* **WORK TO COMPLETE**: Convert the material below into a JSON list of strings, with one string per line and no entries for blank lines. Leave the pictures out of the list.

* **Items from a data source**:
....

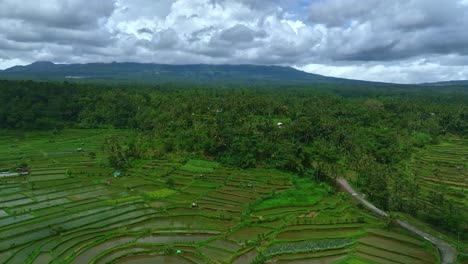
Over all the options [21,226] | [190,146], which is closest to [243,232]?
[21,226]

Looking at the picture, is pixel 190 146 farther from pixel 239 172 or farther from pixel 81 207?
pixel 81 207

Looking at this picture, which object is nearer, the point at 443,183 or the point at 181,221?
the point at 181,221

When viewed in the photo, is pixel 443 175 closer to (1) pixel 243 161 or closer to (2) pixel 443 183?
(2) pixel 443 183

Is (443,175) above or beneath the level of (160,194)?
above

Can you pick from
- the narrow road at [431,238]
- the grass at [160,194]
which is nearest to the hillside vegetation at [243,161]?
the grass at [160,194]

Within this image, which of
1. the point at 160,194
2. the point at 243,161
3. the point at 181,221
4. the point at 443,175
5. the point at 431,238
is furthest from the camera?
the point at 243,161

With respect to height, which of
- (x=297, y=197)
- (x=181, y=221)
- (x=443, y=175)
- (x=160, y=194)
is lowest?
(x=181, y=221)

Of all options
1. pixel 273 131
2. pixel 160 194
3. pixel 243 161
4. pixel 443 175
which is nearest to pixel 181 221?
pixel 160 194
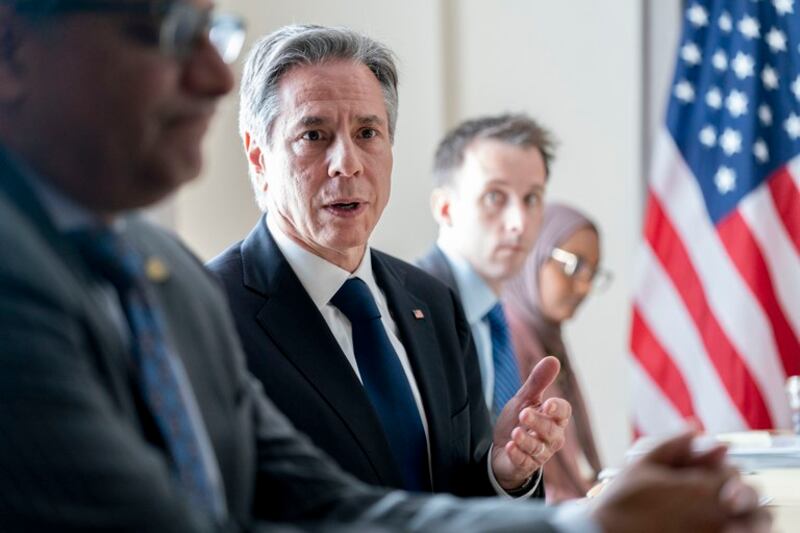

....

* **RESPONSE**:
[
  "Over all the options [21,226] | [190,146], which is closest to [243,232]?",
  "[21,226]",
  "Looking at the picture, is pixel 190 146 farther from pixel 239 172 or farther from pixel 81 207?",
  "pixel 81 207",
  "Looking at this picture, which object is nearer, the point at 443,183 or the point at 181,221?",
  "the point at 181,221",
  "When viewed in the photo, is pixel 443 175 closer to (1) pixel 243 161 or closer to (2) pixel 443 183?",
  "(2) pixel 443 183",
  "Is (443,175) above or beneath the level of (160,194)?",
  "above",
  "Can you pick from",
  "- the narrow road at [431,238]",
  "- the grass at [160,194]",
  "which is nearest to the hillside vegetation at [243,161]?",
  "the grass at [160,194]",
  "Within this image, which of",
  "1. the point at 160,194",
  "2. the point at 243,161",
  "3. the point at 181,221",
  "4. the point at 443,175",
  "5. the point at 431,238",
  "is furthest from the camera?",
  "the point at 243,161",
  "With respect to height, which of",
  "- (x=297, y=197)",
  "- (x=181, y=221)",
  "- (x=443, y=175)",
  "- (x=160, y=194)",
  "is lowest?",
  "(x=181, y=221)",
  "Of all options",
  "1. pixel 273 131",
  "2. pixel 160 194",
  "3. pixel 243 161",
  "4. pixel 443 175",
  "which is nearest to pixel 181 221?",
  "pixel 160 194"
]